ASSIGNED TASK: Taking each line of the records in turn, count those containing "sambar" and report only the number.

GIVEN INFORMATION:
*** Block opens ***
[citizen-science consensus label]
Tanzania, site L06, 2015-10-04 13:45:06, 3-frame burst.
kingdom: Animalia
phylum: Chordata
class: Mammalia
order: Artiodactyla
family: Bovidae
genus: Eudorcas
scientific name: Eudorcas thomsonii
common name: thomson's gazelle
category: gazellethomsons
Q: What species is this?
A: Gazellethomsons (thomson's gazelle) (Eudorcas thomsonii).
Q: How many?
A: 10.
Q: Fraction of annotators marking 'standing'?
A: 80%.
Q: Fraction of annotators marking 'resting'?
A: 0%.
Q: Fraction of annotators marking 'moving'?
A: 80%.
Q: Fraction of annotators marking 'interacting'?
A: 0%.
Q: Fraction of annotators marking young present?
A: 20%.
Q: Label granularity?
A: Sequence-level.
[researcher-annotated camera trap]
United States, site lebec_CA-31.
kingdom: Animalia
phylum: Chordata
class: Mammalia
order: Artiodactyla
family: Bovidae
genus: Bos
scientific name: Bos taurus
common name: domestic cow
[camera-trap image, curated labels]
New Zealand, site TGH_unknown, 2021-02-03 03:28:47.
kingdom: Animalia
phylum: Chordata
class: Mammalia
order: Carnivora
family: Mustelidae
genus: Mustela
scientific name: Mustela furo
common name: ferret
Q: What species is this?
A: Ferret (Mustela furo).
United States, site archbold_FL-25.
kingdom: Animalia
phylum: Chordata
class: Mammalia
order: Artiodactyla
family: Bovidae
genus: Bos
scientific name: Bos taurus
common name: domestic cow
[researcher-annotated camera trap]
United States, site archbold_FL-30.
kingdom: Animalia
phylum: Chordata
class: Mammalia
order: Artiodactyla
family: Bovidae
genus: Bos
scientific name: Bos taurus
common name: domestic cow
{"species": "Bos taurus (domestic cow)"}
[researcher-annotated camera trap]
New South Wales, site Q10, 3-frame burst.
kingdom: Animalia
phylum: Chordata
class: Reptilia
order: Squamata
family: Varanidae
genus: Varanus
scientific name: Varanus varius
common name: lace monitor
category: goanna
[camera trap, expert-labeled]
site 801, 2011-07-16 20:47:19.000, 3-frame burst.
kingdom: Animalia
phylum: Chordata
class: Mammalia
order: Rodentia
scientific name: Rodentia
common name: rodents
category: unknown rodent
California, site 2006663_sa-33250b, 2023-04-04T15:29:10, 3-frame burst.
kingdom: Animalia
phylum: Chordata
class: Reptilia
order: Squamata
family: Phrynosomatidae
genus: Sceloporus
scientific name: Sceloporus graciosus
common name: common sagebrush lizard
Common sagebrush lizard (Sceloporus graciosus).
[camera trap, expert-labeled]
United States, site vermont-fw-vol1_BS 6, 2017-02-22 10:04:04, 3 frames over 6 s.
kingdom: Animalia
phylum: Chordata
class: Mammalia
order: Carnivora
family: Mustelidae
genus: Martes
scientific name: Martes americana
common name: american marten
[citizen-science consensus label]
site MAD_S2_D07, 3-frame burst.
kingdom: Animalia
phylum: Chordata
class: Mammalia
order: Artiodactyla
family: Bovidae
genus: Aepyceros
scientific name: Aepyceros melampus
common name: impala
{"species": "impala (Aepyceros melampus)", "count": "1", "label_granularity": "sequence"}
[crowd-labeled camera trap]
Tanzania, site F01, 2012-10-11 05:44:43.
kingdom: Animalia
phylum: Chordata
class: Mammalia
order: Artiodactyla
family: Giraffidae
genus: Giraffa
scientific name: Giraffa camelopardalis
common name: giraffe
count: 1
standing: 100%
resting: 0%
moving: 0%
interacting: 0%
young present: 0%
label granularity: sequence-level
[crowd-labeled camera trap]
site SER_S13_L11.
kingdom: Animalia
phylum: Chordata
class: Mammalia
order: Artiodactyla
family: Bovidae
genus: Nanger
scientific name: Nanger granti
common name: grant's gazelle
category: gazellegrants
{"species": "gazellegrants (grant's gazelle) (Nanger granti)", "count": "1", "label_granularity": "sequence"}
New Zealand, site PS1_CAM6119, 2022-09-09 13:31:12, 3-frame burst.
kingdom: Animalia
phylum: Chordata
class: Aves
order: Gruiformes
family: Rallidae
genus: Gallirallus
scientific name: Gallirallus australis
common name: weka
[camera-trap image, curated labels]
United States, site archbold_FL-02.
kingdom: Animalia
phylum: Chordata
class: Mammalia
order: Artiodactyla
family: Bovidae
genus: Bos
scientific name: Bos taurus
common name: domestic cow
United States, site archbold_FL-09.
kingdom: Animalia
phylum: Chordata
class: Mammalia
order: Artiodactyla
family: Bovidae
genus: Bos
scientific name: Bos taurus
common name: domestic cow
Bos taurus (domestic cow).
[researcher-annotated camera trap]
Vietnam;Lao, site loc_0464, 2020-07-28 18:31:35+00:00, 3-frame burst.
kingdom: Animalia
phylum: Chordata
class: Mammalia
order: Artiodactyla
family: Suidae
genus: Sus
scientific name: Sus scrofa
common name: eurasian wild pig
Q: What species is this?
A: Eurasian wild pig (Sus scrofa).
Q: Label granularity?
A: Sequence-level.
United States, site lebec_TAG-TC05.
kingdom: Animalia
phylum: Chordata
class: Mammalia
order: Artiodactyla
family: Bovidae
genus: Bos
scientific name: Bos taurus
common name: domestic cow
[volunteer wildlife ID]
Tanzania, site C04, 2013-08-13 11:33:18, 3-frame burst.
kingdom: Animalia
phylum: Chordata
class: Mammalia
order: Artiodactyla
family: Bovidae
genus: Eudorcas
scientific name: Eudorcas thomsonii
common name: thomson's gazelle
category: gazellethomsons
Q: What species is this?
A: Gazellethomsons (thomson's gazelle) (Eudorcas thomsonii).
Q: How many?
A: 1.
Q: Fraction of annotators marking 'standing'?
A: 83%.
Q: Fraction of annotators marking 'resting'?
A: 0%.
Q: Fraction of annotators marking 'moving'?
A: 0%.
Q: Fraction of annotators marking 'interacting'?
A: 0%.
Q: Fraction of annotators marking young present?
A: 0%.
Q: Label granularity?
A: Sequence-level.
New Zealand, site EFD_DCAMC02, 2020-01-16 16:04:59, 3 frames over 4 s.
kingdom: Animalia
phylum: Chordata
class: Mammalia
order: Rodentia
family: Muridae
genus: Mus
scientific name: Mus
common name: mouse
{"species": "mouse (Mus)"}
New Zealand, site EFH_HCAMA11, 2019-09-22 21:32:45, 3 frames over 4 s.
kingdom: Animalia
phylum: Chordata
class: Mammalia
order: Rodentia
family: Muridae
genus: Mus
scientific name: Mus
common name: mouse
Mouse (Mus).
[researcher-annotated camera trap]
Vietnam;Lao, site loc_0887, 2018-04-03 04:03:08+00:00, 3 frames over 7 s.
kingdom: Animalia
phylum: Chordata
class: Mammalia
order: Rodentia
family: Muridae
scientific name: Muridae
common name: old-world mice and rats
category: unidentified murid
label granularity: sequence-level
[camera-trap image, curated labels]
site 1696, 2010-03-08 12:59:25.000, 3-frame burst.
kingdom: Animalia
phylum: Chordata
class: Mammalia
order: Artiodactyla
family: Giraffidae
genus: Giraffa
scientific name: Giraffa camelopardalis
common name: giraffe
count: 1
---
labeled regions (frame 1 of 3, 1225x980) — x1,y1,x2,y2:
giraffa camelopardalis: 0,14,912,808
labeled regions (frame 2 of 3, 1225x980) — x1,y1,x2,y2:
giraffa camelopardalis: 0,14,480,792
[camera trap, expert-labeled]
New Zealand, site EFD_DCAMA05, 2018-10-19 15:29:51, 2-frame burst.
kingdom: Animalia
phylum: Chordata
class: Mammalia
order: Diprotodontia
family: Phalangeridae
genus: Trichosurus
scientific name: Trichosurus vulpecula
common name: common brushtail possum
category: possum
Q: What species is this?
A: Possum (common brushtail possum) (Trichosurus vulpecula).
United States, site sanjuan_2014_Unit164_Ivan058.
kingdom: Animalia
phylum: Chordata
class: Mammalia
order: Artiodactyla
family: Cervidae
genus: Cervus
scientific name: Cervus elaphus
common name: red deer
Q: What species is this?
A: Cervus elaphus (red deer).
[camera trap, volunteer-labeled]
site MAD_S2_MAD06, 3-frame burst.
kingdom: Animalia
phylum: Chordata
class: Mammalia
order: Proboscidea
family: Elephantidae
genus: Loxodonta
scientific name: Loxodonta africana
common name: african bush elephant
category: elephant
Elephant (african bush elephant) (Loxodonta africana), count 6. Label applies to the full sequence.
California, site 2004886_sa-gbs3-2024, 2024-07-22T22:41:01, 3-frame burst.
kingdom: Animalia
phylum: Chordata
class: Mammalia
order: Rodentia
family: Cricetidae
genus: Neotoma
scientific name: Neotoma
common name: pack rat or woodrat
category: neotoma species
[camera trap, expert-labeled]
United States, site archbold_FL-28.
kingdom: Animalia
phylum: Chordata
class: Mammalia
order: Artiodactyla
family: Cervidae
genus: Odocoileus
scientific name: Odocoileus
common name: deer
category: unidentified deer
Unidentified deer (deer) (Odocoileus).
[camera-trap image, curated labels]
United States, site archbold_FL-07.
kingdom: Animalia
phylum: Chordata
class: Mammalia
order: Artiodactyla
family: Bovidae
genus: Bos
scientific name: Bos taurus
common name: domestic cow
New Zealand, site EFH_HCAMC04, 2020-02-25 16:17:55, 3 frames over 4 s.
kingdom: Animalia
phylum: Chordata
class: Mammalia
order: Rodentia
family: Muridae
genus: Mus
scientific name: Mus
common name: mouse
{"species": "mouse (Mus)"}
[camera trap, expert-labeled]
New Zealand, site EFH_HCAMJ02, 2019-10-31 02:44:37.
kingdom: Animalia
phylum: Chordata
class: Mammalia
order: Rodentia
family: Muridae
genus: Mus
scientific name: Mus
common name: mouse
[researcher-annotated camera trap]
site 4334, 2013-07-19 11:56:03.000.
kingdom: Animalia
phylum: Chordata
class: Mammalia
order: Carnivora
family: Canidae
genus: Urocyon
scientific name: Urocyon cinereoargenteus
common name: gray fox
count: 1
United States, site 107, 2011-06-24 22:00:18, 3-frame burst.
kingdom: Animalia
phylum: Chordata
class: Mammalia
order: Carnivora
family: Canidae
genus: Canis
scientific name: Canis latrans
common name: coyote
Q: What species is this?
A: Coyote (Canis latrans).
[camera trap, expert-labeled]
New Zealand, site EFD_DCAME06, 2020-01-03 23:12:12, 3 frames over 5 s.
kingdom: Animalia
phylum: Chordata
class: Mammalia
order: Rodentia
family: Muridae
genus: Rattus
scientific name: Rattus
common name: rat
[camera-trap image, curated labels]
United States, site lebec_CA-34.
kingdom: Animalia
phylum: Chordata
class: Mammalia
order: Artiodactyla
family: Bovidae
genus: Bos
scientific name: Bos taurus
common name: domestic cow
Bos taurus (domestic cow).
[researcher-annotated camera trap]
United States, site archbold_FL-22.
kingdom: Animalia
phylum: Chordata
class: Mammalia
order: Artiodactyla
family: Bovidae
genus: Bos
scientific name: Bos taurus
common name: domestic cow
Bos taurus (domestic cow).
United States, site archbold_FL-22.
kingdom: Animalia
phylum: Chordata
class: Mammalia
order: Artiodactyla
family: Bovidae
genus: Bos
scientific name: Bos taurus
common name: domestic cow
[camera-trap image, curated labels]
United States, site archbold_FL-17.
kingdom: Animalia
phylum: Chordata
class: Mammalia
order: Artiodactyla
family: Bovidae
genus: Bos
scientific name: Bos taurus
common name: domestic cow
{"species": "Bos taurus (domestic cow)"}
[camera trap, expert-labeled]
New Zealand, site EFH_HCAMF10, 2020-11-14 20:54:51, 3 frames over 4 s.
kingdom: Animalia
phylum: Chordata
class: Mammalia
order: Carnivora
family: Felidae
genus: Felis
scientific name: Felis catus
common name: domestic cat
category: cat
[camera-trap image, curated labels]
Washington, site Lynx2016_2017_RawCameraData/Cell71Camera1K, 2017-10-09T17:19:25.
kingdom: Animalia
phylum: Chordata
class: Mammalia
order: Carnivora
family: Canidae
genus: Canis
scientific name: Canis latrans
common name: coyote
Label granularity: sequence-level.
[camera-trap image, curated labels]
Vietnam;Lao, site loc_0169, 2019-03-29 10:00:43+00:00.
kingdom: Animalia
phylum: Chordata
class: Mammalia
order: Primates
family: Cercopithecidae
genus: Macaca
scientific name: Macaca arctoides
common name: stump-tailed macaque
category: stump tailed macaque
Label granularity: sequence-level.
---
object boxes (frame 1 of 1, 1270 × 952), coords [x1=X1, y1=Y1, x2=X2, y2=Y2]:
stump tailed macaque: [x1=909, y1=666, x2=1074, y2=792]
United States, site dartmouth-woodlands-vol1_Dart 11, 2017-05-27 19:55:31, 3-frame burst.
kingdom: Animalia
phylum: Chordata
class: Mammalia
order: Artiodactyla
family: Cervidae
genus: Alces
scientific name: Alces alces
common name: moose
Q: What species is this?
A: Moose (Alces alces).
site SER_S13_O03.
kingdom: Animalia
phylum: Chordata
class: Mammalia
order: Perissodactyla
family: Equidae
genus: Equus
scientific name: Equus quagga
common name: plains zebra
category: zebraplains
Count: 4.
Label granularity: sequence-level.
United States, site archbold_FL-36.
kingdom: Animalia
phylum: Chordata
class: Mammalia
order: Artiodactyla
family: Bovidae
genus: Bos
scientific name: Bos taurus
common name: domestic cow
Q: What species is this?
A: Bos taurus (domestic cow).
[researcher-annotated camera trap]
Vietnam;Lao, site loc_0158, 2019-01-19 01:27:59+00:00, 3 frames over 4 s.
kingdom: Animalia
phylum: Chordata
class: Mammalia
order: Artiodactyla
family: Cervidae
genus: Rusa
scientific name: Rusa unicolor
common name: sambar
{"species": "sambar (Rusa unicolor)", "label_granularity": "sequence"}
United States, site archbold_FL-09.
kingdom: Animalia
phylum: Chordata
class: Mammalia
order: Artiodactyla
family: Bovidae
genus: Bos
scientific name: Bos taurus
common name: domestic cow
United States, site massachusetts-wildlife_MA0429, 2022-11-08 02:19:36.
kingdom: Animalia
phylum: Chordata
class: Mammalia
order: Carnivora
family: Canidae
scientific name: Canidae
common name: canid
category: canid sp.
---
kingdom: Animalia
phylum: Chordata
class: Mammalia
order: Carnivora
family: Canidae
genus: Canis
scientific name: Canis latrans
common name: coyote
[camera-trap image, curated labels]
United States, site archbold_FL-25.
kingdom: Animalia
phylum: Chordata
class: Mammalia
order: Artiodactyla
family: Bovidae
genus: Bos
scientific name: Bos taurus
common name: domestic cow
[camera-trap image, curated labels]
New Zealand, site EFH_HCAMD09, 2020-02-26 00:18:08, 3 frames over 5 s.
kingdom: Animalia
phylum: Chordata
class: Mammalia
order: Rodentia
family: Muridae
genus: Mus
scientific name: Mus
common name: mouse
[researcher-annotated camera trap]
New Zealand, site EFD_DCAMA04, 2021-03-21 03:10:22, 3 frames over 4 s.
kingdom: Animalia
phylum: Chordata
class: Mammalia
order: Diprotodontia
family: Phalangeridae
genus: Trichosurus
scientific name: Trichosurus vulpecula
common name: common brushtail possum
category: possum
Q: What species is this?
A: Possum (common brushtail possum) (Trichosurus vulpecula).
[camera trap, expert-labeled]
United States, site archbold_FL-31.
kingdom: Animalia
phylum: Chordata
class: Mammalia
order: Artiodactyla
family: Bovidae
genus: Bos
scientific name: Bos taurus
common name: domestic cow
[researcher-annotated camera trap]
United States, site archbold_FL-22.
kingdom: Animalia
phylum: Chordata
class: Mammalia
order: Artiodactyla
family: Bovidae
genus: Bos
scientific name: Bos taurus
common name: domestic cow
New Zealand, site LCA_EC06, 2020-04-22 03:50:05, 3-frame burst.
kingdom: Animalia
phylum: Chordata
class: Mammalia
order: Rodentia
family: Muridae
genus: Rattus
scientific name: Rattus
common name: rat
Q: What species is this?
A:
*** Block closes ***
YOUR RESPONSE: 2